Isn't B Huber at Tufts (of xmrv-coffin fame) looking at HERVs expression in ME? I don't remember details but think it was HERV-K she was focusing on... anyone?

 

[natasa778]

found this bit of info:

She has studied the presence of retrovirus HERV K-18 as a marker for those who might develop ME/CFS after an acute infection such as mononucleosis. Her research shows that EBV induces the HERV K-18 envelope gene to trigger the expression of a specific superantigen and that there are more HERV K-18 alleles in post-mono ME/CFS patients than in controls.

http://www.investinme.org/BrigitteHuber.htm

that study was well under way 2 years ago, not sure what happened to it

http://www.cfids.org/cfidslink/2007/100303.asp

 

[natasa778]

What we do not see at present are the massive genetic differences researchers once expected to find in ASD. Patterns of inheritance suggesting genetic defects could also be attributed to persistent infectious disease passed from parent to child. This could take place in the womb, if a retrovirus crosses the placenta, or in the perinatal period, as I have suggested in talking about transmission via milk. Genes inserted in chromosomes can even arrive via sperm.
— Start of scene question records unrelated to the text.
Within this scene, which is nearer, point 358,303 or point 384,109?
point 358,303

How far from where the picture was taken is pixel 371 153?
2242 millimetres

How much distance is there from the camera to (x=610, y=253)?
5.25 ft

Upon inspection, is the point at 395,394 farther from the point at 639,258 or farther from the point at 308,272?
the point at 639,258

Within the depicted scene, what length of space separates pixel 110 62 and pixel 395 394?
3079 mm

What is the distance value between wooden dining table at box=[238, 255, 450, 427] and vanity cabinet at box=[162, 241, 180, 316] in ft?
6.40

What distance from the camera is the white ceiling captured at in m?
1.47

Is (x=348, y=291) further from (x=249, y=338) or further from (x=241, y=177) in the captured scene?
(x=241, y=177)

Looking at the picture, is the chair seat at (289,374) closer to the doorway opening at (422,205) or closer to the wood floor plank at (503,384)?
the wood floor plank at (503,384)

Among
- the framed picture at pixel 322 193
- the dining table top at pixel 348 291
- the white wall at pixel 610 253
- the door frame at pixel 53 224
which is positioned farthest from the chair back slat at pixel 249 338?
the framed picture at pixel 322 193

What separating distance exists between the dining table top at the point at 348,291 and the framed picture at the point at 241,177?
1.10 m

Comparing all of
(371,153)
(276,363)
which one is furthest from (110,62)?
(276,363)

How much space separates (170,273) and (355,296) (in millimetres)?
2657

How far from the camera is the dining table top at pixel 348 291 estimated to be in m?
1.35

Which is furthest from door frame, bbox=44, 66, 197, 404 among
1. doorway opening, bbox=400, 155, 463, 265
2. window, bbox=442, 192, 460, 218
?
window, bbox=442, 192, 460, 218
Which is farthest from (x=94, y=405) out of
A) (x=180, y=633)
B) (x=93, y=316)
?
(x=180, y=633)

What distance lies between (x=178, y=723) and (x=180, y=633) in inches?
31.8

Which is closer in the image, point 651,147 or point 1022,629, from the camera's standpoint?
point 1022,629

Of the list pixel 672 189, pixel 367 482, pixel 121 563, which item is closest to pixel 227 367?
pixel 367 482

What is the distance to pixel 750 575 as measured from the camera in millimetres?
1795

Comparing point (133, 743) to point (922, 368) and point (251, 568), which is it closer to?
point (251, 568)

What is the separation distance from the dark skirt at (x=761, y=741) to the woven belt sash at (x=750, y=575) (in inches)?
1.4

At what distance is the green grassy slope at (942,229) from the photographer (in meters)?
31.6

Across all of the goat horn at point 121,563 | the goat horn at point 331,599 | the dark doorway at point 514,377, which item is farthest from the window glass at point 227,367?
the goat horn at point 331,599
I don't think it is safe any more for researchers to assume all genes arrive via Mendelian inheritance. The statistical association with the age of the father could be tied to accumulated genetic defects, as usually assumed, but the probability of chronic infection also increases with age. When dealing with viruses which insert their own genes in chromosomes you can't easily discount infection. The assumption this doesn't happen because we don't know of any such infection leads to circular reasoning. If the etiology is unknown we must consider the possibility of undetected pathogens.

We keep hearing about those mysterious 'de novo' gene mutations popping up in autism (as well as 'healthy' control population) ... copy number variations ... deletions, duplications, chromosomal rearrangements...

Time for some fresh perspective on all that ?

A recurrent translocation is mediated by homologous recombination between HERV-H elements

... Homologous recombination between HERVs on the same chromosome is known to cause chromosome deletions, but this is the first report of interchromosomal HERV-HERV recombination leading to a translocation ...

 

[Daffodil]

my friend with CFS had his blood tested for HERV-k18 and was found to have only slightly elevated levels...or slightly elevated antibodies...or something. nothing significant, I am told.

isn't it one of the HERV-W's that is thought to cause CFS?